- What you need to do -
Rewrite every row below with "trimmed green shrub" changed to "clipped green bush" and everything else left as it is. Leave out the pictures.

---+---

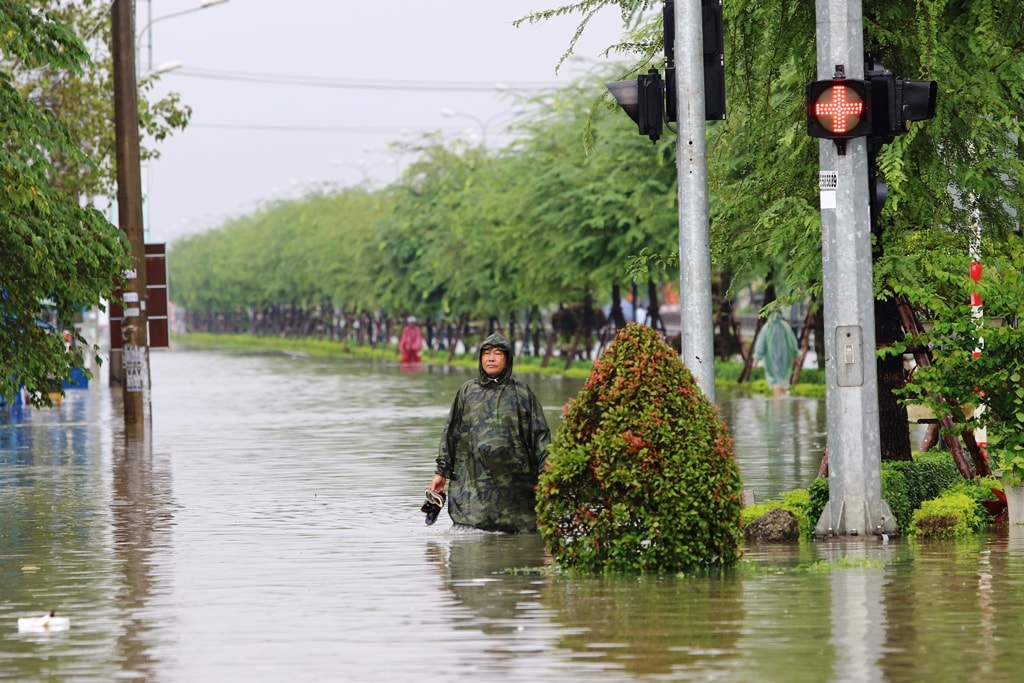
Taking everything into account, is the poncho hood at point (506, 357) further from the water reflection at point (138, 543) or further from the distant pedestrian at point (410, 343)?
the distant pedestrian at point (410, 343)

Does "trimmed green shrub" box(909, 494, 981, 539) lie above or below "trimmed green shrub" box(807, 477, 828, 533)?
below

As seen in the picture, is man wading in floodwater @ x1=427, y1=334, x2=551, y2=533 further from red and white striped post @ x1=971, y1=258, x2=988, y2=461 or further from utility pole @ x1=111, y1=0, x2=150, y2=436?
utility pole @ x1=111, y1=0, x2=150, y2=436

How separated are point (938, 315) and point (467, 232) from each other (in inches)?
1820

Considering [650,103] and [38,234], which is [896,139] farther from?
[38,234]

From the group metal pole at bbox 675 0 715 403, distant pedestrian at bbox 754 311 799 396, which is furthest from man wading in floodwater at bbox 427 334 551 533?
distant pedestrian at bbox 754 311 799 396

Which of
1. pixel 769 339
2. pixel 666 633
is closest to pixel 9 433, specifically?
pixel 769 339

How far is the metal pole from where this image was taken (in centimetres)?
1310

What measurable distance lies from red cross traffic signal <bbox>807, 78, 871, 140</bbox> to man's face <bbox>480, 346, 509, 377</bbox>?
9.19ft

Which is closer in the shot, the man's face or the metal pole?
the metal pole

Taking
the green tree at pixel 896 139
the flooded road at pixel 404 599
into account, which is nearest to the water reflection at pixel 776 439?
the flooded road at pixel 404 599

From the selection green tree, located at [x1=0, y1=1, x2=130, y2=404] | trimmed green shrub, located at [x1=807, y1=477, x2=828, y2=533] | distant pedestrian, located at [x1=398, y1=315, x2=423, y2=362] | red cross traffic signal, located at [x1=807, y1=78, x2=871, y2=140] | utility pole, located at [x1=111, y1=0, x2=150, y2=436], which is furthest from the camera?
distant pedestrian, located at [x1=398, y1=315, x2=423, y2=362]

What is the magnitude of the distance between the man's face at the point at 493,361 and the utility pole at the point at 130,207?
1519cm

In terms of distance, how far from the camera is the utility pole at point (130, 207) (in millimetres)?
28750

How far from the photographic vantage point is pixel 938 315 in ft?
44.6
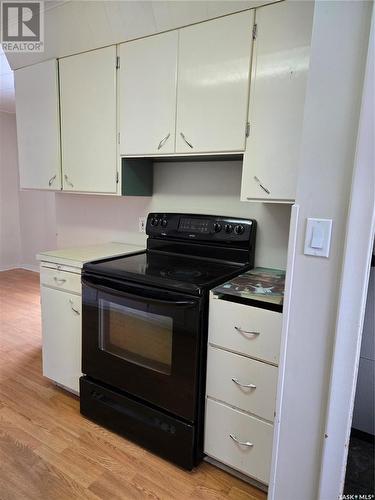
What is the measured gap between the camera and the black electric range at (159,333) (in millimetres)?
1428

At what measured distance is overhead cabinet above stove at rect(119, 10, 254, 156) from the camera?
59.1 inches

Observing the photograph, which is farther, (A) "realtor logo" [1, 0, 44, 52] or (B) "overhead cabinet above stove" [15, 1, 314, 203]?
(A) "realtor logo" [1, 0, 44, 52]

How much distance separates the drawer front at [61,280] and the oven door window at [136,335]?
0.23 meters

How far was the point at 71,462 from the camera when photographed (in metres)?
1.56

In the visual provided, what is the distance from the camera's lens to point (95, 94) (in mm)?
1970

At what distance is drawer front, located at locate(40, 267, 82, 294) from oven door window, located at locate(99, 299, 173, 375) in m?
0.23

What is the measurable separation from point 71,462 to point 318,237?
155 centimetres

---+---

- Finished exercise -
Taking everything into account, is the poncho hood at point (506, 357) further from the water reflection at point (138, 543) or further from the distant pedestrian at point (410, 343)?
the distant pedestrian at point (410, 343)

Does "clipped green bush" box(909, 494, 981, 539) lie above or below "clipped green bush" box(807, 477, 828, 533)?
below

As seen in the picture, is man wading in floodwater @ x1=427, y1=334, x2=551, y2=533 further from red and white striped post @ x1=971, y1=258, x2=988, y2=461 or further from utility pole @ x1=111, y1=0, x2=150, y2=436?
utility pole @ x1=111, y1=0, x2=150, y2=436

How separated are point (938, 315) and point (467, 232) from each other (in inches)?
1820

Considering [650,103] and [38,234], which is [896,139] farther from?
[38,234]

From the group metal pole at bbox 675 0 715 403, distant pedestrian at bbox 754 311 799 396, which is furthest from man wading in floodwater at bbox 427 334 551 533?
distant pedestrian at bbox 754 311 799 396

Which of
1. pixel 769 339
2. pixel 666 633
is closest to pixel 9 433, specifically?
pixel 769 339

How far is the metal pole from where this image was taken (in centimetres)?
1310

What measurable distance lies from red cross traffic signal <bbox>807, 78, 871, 140</bbox> to man's face <bbox>480, 346, 509, 377</bbox>?
9.19ft

Which is closer in the shot, the man's face or the metal pole?
the metal pole

Taking
the green tree at pixel 896 139
the flooded road at pixel 404 599
into account, which is nearest to the water reflection at pixel 776 439?
the flooded road at pixel 404 599

From the selection green tree, located at [x1=0, y1=1, x2=130, y2=404] | clipped green bush, located at [x1=807, y1=477, x2=828, y2=533] | distant pedestrian, located at [x1=398, y1=315, x2=423, y2=362] | red cross traffic signal, located at [x1=807, y1=78, x2=871, y2=140] | utility pole, located at [x1=111, y1=0, x2=150, y2=436], which is furthest from the camera?
distant pedestrian, located at [x1=398, y1=315, x2=423, y2=362]

What is the magnitude of the distance between the man's face at the point at 493,361 and the utility pole at the point at 130,207?
1519cm

In terms of distance, how far from the camera is the utility pole at point (130, 207) (in millimetres)?
28750

How far from the photographic vantage point is pixel 938 315 in ft?
44.6
What is the measured gap between the camera and the black electric range at (159,333) (in millimetres)?
1428

At what measured distance is overhead cabinet above stove at rect(119, 10, 254, 156) from the camera?
59.1 inches

Observing the photograph, which is farther, (A) "realtor logo" [1, 0, 44, 52] or (B) "overhead cabinet above stove" [15, 1, 314, 203]?
(A) "realtor logo" [1, 0, 44, 52]

How much distance separates the drawer front at [61,280] and the oven door window at [136,335]?
0.23 meters

How far was the point at 71,462 from the camera when photographed (in metres)?
1.56

In the visual provided, what is the distance from the camera's lens to point (95, 94) (in mm)?
1970

At what distance is drawer front, located at locate(40, 267, 82, 294) from oven door window, located at locate(99, 299, 173, 375) in m?
0.23

What is the measurable separation from point 71,462 to point 318,237?
155 centimetres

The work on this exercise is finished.